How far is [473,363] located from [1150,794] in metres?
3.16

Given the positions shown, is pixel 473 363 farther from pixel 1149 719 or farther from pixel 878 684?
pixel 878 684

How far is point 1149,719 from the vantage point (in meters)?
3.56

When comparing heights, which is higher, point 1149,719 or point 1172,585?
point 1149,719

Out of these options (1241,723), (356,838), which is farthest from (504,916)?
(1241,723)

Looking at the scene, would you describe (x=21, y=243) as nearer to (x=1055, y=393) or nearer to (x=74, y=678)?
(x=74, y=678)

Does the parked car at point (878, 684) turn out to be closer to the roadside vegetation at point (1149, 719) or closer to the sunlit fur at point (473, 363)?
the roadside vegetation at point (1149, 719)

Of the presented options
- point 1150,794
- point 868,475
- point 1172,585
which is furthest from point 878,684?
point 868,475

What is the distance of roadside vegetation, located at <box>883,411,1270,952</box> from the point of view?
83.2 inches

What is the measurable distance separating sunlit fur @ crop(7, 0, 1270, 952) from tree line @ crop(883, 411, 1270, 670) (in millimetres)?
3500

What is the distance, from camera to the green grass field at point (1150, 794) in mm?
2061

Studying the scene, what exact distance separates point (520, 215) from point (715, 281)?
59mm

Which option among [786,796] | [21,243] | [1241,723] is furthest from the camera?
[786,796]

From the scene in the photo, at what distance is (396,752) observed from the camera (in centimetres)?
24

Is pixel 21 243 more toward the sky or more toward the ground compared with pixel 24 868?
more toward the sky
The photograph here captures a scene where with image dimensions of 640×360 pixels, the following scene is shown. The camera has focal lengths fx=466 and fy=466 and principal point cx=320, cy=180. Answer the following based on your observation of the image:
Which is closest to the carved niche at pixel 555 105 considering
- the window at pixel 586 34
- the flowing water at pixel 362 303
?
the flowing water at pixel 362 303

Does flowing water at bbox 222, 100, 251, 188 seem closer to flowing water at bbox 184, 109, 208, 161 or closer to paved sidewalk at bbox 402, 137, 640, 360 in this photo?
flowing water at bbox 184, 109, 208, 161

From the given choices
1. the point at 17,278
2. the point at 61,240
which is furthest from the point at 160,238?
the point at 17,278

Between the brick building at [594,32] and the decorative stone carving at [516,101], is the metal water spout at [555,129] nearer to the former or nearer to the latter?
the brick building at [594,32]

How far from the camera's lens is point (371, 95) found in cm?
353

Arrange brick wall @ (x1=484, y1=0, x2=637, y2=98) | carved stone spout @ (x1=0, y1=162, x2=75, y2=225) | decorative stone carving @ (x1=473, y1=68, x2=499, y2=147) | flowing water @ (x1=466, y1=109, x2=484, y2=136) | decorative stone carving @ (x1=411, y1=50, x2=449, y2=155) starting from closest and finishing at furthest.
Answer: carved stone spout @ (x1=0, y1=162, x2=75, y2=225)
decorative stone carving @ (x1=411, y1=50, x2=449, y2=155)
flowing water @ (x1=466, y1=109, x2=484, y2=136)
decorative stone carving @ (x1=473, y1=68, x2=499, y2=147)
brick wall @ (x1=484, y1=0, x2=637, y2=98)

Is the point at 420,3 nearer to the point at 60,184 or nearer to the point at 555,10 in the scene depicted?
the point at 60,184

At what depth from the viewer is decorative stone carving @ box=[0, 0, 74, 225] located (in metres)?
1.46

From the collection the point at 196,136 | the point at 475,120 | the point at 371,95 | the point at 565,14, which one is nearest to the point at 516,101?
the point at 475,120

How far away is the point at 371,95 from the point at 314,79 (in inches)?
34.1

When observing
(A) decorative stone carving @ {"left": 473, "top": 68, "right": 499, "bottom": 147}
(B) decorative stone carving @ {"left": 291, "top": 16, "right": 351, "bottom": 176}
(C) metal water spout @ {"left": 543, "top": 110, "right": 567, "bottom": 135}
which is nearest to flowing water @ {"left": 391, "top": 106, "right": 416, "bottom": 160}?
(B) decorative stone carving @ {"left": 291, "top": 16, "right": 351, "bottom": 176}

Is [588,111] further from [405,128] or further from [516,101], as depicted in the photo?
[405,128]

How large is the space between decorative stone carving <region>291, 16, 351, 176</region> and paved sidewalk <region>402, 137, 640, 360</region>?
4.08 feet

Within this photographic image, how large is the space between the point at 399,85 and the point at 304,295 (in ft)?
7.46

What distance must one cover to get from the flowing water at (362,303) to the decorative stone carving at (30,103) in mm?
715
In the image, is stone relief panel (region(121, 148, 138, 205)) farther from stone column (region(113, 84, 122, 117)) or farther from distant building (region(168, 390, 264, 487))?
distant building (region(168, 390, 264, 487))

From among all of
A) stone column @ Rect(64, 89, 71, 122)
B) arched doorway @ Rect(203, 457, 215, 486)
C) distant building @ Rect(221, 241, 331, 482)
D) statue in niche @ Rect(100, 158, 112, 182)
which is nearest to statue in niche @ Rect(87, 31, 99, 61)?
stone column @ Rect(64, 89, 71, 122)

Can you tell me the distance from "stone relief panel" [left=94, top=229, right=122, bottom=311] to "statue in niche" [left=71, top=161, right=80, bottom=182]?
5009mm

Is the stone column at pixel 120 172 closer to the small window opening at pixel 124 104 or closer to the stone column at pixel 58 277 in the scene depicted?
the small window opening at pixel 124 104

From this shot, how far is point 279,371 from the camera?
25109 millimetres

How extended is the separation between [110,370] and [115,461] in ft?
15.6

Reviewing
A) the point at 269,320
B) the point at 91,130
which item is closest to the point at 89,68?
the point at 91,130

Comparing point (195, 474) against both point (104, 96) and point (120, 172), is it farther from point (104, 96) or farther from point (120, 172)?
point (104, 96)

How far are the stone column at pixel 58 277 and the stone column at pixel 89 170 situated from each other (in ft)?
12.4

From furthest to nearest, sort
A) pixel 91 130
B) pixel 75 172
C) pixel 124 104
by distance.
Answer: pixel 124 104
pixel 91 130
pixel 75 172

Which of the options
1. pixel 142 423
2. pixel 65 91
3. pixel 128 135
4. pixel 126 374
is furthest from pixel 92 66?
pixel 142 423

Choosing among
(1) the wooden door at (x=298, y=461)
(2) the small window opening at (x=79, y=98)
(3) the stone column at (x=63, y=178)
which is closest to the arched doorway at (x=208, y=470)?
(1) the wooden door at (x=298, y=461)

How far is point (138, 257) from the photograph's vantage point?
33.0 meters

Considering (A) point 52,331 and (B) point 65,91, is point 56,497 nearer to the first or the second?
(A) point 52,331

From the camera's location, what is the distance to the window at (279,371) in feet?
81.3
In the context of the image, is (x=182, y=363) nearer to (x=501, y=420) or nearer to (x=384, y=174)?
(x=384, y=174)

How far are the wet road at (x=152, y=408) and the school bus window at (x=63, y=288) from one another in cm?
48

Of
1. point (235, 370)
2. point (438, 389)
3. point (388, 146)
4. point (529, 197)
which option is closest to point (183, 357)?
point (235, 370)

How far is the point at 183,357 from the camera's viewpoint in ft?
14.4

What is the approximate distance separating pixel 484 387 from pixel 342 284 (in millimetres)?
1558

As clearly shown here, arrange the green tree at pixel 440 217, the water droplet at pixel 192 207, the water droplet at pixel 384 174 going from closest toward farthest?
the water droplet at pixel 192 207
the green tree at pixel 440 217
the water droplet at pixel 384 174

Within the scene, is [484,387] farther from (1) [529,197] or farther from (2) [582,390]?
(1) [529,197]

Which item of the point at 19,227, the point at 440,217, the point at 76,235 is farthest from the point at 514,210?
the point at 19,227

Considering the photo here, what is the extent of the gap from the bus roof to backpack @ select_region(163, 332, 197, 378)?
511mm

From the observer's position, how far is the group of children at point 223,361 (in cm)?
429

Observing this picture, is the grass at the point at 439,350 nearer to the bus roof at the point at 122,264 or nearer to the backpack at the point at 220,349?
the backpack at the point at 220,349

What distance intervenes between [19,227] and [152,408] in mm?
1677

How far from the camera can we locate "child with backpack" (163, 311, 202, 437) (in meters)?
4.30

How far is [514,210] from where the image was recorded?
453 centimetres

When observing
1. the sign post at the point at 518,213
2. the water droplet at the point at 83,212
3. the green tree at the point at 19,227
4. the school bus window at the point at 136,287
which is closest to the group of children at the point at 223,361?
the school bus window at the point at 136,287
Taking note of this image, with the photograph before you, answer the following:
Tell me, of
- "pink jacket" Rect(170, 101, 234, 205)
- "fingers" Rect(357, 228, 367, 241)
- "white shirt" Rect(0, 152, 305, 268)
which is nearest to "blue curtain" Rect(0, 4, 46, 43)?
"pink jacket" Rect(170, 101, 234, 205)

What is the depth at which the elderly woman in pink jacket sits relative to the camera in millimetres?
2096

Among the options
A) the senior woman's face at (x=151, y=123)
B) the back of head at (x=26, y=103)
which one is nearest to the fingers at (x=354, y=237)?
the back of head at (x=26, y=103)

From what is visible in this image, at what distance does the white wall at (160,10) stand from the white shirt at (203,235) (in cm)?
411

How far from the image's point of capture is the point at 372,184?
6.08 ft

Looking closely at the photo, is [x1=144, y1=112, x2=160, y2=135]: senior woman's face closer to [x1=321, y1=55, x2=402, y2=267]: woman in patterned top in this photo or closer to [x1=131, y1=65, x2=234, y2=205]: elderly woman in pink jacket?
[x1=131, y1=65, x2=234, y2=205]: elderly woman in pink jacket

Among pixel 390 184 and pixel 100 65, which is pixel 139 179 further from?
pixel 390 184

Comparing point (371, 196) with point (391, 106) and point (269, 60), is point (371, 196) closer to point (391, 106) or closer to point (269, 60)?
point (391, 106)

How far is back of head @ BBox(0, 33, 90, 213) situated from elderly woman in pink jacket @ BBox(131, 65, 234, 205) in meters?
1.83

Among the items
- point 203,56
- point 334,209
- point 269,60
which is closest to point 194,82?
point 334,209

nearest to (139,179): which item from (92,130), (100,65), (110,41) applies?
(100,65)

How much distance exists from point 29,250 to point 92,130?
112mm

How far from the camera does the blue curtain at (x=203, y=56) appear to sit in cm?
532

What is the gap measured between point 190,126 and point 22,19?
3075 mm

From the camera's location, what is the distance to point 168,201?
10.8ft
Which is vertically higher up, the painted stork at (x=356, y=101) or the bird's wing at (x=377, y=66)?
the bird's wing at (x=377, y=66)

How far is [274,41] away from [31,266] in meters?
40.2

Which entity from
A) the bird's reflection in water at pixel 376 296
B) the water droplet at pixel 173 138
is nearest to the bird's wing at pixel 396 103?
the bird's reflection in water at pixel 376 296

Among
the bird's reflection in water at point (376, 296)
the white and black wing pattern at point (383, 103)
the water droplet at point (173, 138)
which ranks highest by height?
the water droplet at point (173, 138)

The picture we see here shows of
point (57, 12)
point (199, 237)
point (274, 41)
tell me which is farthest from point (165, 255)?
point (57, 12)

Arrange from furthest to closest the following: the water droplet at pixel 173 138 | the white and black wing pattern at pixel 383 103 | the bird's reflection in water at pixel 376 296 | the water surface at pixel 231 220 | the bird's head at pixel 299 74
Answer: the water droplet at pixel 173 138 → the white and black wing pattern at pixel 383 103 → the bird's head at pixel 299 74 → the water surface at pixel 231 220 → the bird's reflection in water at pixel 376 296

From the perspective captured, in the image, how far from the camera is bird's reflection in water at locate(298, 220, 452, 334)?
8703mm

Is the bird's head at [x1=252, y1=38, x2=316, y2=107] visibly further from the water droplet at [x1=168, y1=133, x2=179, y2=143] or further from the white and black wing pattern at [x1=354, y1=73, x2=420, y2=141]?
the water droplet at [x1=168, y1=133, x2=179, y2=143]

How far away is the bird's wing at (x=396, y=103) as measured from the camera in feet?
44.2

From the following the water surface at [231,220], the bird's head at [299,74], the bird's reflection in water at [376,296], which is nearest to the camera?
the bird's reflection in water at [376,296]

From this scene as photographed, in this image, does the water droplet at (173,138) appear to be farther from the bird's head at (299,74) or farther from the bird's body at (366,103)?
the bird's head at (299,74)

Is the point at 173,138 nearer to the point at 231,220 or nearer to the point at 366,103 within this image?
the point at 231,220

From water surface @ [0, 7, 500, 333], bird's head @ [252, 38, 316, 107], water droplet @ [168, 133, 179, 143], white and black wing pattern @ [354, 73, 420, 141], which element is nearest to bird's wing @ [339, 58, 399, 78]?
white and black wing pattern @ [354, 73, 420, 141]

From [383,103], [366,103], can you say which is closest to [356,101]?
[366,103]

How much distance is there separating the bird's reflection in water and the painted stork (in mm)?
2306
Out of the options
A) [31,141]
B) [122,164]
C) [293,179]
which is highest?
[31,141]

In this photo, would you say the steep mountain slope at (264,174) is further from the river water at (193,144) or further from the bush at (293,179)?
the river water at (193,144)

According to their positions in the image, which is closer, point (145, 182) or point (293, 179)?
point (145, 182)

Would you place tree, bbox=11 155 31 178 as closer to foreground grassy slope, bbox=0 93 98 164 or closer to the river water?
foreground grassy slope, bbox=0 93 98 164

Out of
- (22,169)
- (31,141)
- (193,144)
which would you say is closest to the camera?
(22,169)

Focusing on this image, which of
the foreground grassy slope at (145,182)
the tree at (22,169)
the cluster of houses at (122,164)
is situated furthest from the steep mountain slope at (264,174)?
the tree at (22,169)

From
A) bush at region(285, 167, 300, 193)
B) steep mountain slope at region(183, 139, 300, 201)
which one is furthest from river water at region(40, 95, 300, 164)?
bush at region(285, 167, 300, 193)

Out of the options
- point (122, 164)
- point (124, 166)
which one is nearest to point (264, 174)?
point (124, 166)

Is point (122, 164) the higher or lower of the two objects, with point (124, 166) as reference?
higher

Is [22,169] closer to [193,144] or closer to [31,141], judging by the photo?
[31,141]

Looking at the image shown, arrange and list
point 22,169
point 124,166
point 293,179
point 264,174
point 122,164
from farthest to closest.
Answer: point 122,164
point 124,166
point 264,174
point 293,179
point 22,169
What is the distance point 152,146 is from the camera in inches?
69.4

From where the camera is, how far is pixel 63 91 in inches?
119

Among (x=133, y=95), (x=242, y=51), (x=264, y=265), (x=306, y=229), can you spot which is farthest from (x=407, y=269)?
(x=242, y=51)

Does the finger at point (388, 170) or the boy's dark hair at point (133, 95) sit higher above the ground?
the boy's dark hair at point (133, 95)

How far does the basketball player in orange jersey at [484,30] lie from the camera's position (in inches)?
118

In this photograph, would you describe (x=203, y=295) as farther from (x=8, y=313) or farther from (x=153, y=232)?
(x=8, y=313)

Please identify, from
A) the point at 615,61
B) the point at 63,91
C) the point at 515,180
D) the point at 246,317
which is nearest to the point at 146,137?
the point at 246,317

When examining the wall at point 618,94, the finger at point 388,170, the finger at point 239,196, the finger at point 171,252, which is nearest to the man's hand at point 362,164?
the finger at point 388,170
-.-.-
§ **REQUIRED WORK**: Return, unchanged, each line from the line containing "What is the distance point" through the last line of the material.

§ **RESPONSE TO THIS EXERCISE**:
What is the distance point 152,146 is from the camera in inches?
69.4

From where the camera is, how far is pixel 63 91 in inches?
119

Among (x=133, y=95), (x=242, y=51), (x=264, y=265), (x=306, y=229), can you spot which is farthest from (x=407, y=269)?
(x=242, y=51)

Does the finger at point (388, 170) or the boy's dark hair at point (133, 95) sit higher above the ground?
the boy's dark hair at point (133, 95)

How far does the basketball player in orange jersey at [484,30] lie from the camera's position (in inches)?
118

In this photograph, would you describe (x=203, y=295) as farther from (x=8, y=313) or farther from (x=153, y=232)?
(x=8, y=313)

Please identify, from
A) the point at 615,61
B) the point at 63,91
C) the point at 515,180
D) the point at 246,317
which is nearest to the point at 146,137?
the point at 246,317

When examining the wall at point 618,94, the finger at point 388,170, the finger at point 239,196, the finger at point 171,252, which is nearest to the man's hand at point 362,164?
the finger at point 388,170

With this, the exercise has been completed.